The pathogen is “a funky bacterium,”  said Dr. David Needle, pathology section chief at the College of Life Sciences and Agriculture at the University of New Hampshire. “It’s smaller than a normal bacterium in its size and in the size of its genome. Long story short, it’s a weird bacterium that can be tough to find and sequence.”

The germ “is new as a potential cause of disease, but it is likely to be— or to have evolved from — a component of the dog microbiome,” he said. Dogs as well as humans have multiple types of harmless bacteria and other microorganisms living both inside and outside the body. In the gut, they are thought to aid in digestion. 

The bacterium was discovered after a painstaking search. 

“After initial sequencing showed there were no known viral, bacterial or fungal pathogens, time consuming and dogged work by graduate student Lawrence Gordon showed that 21 of the initial 30 samples from New Hampshire had some genetic material from one atypical bacterial species,” Needle said. 

The UNH team is sharing its results prior to publishing a research article, hoping they will give veterinarians some information as they deal with other respiratory syndrome outbreaks, he said.  

Scientists aren’t even sure yet whether the same bug is making dogs sick across the nation. Many researchers have wondered whether it was a bacterial or a viral pathogen. One thing veterinarians do know is that the germ is something they don’t recognize.

Mike Stepien, a spokesperson for the USDA Animal and Plant Health Inspection Service (APHIS), said in an email Wednesday the agency is working with multiple state animal health officials and diagnostic labs regarding the respiratory illness in dogs that, "in rare cases, has progressed rapidly to death." 

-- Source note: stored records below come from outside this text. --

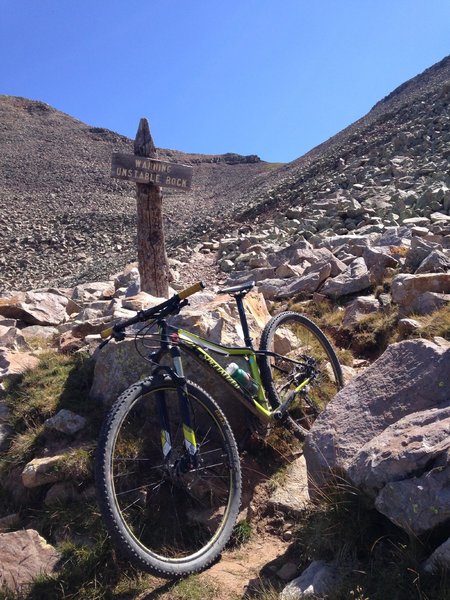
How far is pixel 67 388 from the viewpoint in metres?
4.99

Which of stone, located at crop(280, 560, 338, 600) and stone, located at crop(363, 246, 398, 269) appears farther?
stone, located at crop(363, 246, 398, 269)

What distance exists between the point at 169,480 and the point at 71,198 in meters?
47.9

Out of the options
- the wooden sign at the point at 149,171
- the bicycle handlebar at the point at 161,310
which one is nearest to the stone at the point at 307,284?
the wooden sign at the point at 149,171

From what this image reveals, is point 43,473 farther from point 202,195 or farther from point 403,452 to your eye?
point 202,195

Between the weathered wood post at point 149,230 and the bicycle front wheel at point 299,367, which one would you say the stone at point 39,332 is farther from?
the bicycle front wheel at point 299,367

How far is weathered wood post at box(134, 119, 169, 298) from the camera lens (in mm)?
8062

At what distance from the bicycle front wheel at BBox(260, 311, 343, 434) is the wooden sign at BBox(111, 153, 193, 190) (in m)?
3.12

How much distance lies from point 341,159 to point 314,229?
43.9 ft

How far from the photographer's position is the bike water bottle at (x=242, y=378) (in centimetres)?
414

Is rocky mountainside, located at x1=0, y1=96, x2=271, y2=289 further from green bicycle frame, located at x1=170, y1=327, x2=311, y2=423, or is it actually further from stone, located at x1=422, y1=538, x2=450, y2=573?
stone, located at x1=422, y1=538, x2=450, y2=573

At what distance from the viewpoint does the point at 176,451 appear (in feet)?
11.8

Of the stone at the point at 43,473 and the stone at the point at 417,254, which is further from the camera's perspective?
the stone at the point at 417,254

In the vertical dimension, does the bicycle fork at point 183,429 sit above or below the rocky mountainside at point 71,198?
below

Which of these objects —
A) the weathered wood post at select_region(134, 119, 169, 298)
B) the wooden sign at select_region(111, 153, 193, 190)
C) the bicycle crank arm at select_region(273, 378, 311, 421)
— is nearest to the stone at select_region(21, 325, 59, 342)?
the weathered wood post at select_region(134, 119, 169, 298)
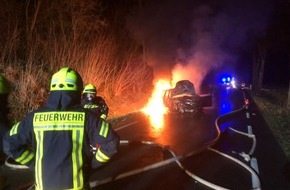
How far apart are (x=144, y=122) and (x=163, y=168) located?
704 centimetres

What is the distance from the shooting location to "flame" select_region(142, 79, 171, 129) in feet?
48.1

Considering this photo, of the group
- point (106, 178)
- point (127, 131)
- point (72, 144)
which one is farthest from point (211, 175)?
point (127, 131)

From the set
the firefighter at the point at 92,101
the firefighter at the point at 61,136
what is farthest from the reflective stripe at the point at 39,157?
the firefighter at the point at 92,101

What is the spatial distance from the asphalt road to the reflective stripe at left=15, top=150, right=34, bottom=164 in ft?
10.1

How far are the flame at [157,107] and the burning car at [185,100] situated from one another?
812 millimetres

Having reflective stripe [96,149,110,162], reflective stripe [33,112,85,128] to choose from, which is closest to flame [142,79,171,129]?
reflective stripe [96,149,110,162]

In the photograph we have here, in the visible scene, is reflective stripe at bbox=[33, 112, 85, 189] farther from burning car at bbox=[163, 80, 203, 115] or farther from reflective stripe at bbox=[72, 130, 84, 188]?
burning car at bbox=[163, 80, 203, 115]

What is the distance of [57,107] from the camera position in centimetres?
305

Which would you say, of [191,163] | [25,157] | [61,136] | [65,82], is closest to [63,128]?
[61,136]

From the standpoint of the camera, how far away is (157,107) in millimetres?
20688

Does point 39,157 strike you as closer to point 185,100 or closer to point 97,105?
point 97,105

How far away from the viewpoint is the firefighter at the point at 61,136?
300 centimetres

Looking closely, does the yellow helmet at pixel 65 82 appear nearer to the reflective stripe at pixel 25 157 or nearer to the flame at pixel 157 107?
the reflective stripe at pixel 25 157

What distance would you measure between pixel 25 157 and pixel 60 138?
1.53 ft
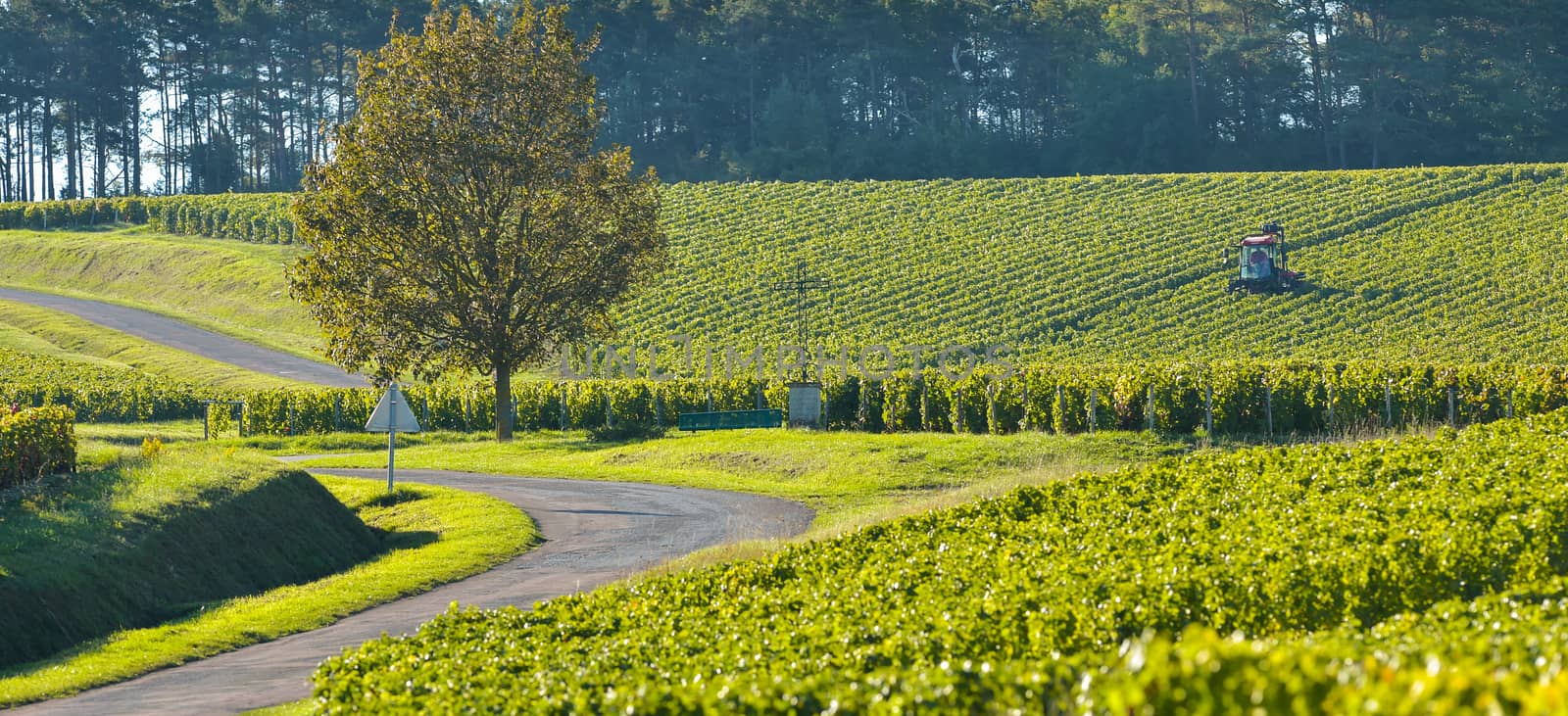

"APHIS and partners have not yet definitively identified the cause of illness," Stepien responded in an email. "There are no reports of human illness affiliated with these cases at this time."

New Hampshire is one of a handful of states that have reported cases of the respiratory infection in dogs. 

The Oregon Agriculture Department has received more than 200 case reports from veterinarians around the state since the beginning of August, spokesperson Andrea Cantu-Schomus said in an email. A very small percentage of the dogs have died, Cantu-Schomus said.

Other states with possible cases include: 

  • Colorado
  • California
  • Indiana
  • Illinois
  • Washington
  • Idaho
  • Georgia
  • Florida

In conversations with veterinarians, Dr. Karl E. Jandrey, a professor of clinical small animal emergency and critical care at the University of California, Davis, School of Veterinary Medicine, has heard of potential cases in North Carolina, Rhode Island and Virginia, as well.

Because there is no test yet for the illness and because many of the symptoms are similar to other respiratory infections, such as canine influenza and Bordetella (kennel cough), it’s unknown exactly how many dogs have been affected. With hundreds of cases identified by symptoms reported only in Oregon, it’s likely there are thousands. 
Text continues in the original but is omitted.